Rubrique : Politique / A La Une


Le : 16 Mars 2009

A quand les hausses d'impôt ?

Cette question iconoclaste surgit immanquablement à la lecture des dernières prévisions macroéconomiques du gouvernement. Avec un déficit budgétaire 2009 multiplié par deux et frisant les 104 milliards d’euros, un déficit public de 5,6 % du produit intérieur brut (PIB) et une dette qui a augmenté de 20 points de PIB depuis 2002, la situation des finances publiques françaises apparaît très dégradée. Assez, en tout cas, pour que l’on s’interroge sur une hausse éventuelle des prélèvements obligatoires.

Le gouvernement serait dans l’embarras. Serait-ce bien le moment de mettre en œuvre les dernières baisses d’impôts promises par le Président de la République et la diminution du taux de TVA applicable à la restauration ? A Matignon, dans la majorité et dans l’opposition les inquiétudes naîssent et la morosité s’installe. Un certain fatalisme surgit et l’enthousiasme n’est plus au rendez-vous.

«  La hausse de la fiscalité, ce n’est pas le moment », entend-on chez le premier ministre.

«  Le solde des administrations publiques plonge de manière désespérante, et chaque jour apporte son lot de mauvaises nouvelles, la dernière étant la TVA à taux réduit dans la restauration », observe Philippe Marini, rapporteur UMP de la commission des finances du Sénat, parfaitement réaliste.

«  Les gouvernements ne peuvent pas grand-chose sur la croissance », analyse Charles-Amédée de Courson, député du Nouveau Centre de la Marne.
« La France n’aura pas d’autre choix que d’augmenter la pression fiscale en réduisant les dépenses fiscales inéquitables. », poursuit le centriste. « On n’échappera pas, dit-il encore, à une politique de rigueur, même si le calendrier n’est pas du tout favorable à la droite. »

« On ne peut pas se permettre de financer de nouvelles baisses d’impôts, taxe professionnelle ou TVA, par de la dette. Quand la croissance reviendra, il faudra en réserver intégralement les fruits à la diminution de l’endettement public.
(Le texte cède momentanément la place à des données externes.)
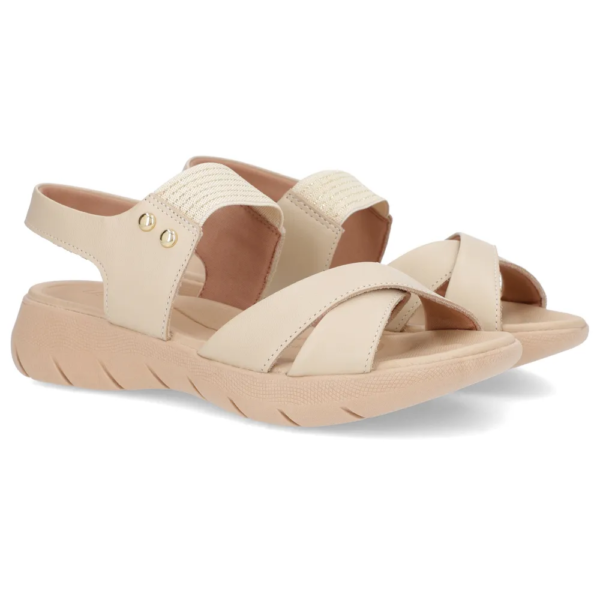 Sandália Usaflex Feminina em Couro Off-White AL1405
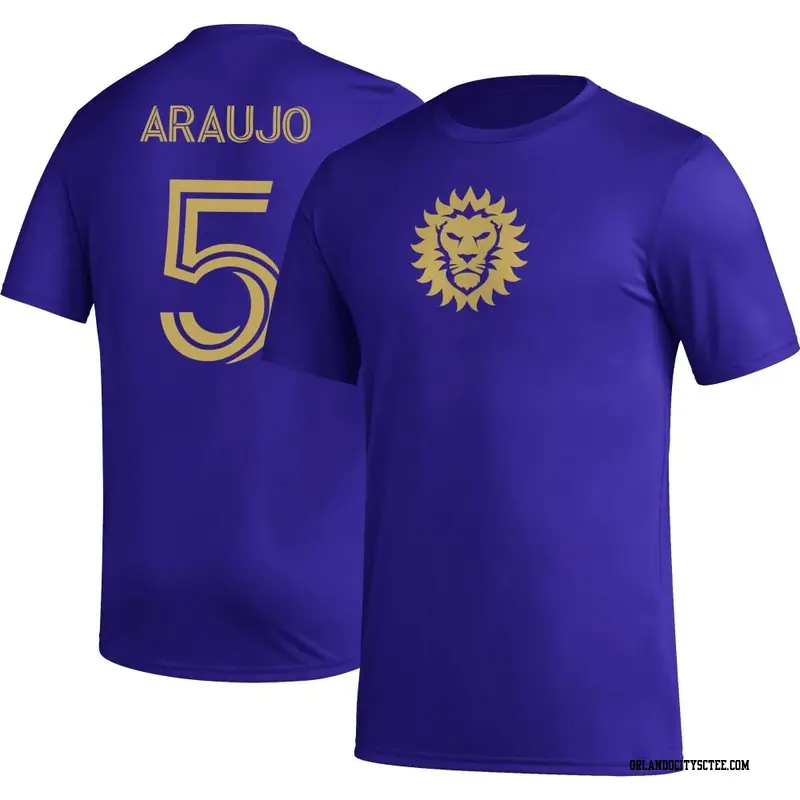 Youth Orlando City SC ＃5 César Araujo Purple Name & Number Icon T-Shirt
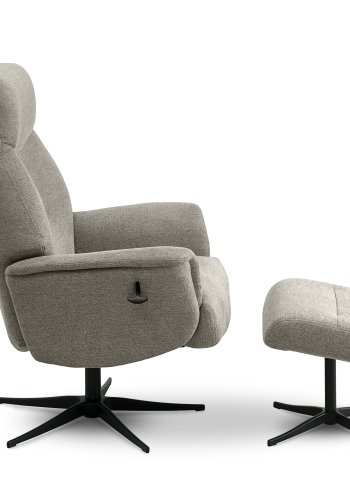 Villads lenestol, med armlener og vippefunksjon, inkl. fotskammel - stein polyester og sort metall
La seule chose que nous puissions faire, c’est du redéploiement fiscal en étant irréprochable sur le plan de l’équité. », s’exprime à son tour Gilles Carrez, rapporteur de la commission des finances de l’Assemblée.

L’équité, le mot est laché et la gauche s’en empare : « Il serait inconcevable d’imaginer des hausses d’impôts sans que soient mises sur la table la question du paquet fiscal ruineux de l’été 2007 et celle du bouclier fiscal, désormais critiqué même au sein de l’UMP, car il atténue mécaniquement l’effort des contribuables les plus aisés. », insiste Didier Migaud, président de la commission des finances.

Et enfin, il y a les franchement pessimistes qui voient toujours tout en noir, avec pour porte-parole, Jérôme Cahuzac, député PS  qui tient à jour la liste des taxes nouvelles créées depuis 2007 (franchises médicales, hausse de la taxe sur le chiffre d’affaires des mutuelles, relèvement du prélèvement sur les revenus du patrimoine). « On n’y a pas échappé », et il en annonce d’autres. « Une hausse de la CGS, avec son assiètte large et son rendement élevé, nous pend au nez. Et une deuxième tranche de l’impôt sur les sociétés n’est pas inimaginable », analyse-t-il.

Polémia
16/03/09
Source : « Le Monde » du 11/03/09
Citations extraites de « Face aux déficits, la hausse des impôts paraît inéluctable » assemblées par Polémia.